___ Provided passage ___

The Company determined pension expense using both the fair value of assets and a calculated value that averages gains and losses over a period of years. Investment gains or losses represent the difference between the expected and actual return on assets. As of December 31, 2020, the net actuarial loss was $105.5 million. These net losses may increase future pension expense if not offset by (i) actual investment returns that exceed the assumed investment returns, or (ii) other factors, including reduced pension liabilities arising from higher discount rates used to calculate pension obligations, or (iii) other actuarial gains, including whether such accumulated actuarial losses at each measurement date exceed the “corridor” determined under the Compensation — Retirement Benefits topic of the FASB Codification. For the largest plan, the actuarial loss is amortized over the average remaining service period of employees expected to receive benefits.

The discount rate used to determine the present value of future pension obligations at December 31, 2020 was based on a yield curve constructed from a portfolio of high-quality corporate debt securities with maturities ranging from 1 year to 30 years. Each year’s expected future benefit payments were discounted to their present value at the spot yield curve rate thereby generating the overall discount rate for the Company’s pension obligations. The weighted average discount rate used to determine the pension obligations was 2.11% and 2.69% in 2020 and 2019, respectively.

The net actuarial loss of $61.9 million was primarily due to changes in the discount rate of $51.2 million. The weighted average discount rate at December 31, 2020 was 2.11% compared to 2.69% at December 31, 2019. The net actuarial loss was also impacted by revised census data and actual experience versus expected.

Accumulated Benefit Obligation

The accumulated benefit obligation, (“ABO”), for all defined benefit pension plans was $588.1 million and $1,249.8 million at December 31, 2020 and 2019, respectively. The projected benefit obligation (“PBO”) and fair value of plan assets where the PBO exceeded plan assets were $361.1 million and $266.0 million, respectively. The ABO and fair value of plan assets where the ABO exceeded plan assets were $356.5 million and $266.0 million, respectively.

___ Data segment ___

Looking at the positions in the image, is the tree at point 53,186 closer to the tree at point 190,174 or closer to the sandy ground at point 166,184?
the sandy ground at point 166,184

___

* Goals *
**a)** In the pension disclosure, please rewrite the portion that opens with "The discount rate used" and closes with "in 2020 and 2019, respectively.", switching "high-quality" to "investment-grade".
**b)** Carry the pension disclosure forward from its last sentence.
The material is separate from the pension disclosure.

* Results for each task *
**a)**
The discount rate used to determine the present value of future pension obligations at December 31, 2020 was based on a yield curve constructed from a portfolio of investment-grade corporate debt securities with maturities ranging from 1 year to 30 years. Each year’s expected future benefit payments were discounted to their present value at the spot yield curve rate thereby generating the overall discount rate for the Company’s pension obligations. The weighted average discount rate used to determine the pension obligations was 2.11% and 2.69% in 2020 and 2019, respectively.

**b)**
Employer Contributions

The Company made contributions of $19.1 million and $11.3 million to its pension plans during 2020 and 2019, respectively. The Company also made postretirement health care benefit payments of $1.2 million during 2020 and 2019. For 2021, the Company expects to make contributions in the range of $10 million to $20 million to its pension plans and approximately $3 million to its postretirement health care plans.

Pension Assets

The Company’s overall investment strategy is to achieve a mix of investments for long-term growth and near-term benefit payments through diversification of asset types, fund strategies and fund managers. Investment risk is measured on an on-going basis through annual liability measurements, periodic asset/liability studies, and quarterly investment portfolio reviews. The plans invest in the following major asset categories: cash, equity securities, fixed income securities, real estate and diversified growth funds. At December 31, 2020 and 2019, pension investments did not include any direct investments in the Company’s stock or the Company’s debt.

The Company implemented a de-risking or liability driven investment strategy for its U.S. and U.K. pension plans. This strategy moved assets from return seeking (equities) to investments that mirror the underlying benefit obligations (fixed income).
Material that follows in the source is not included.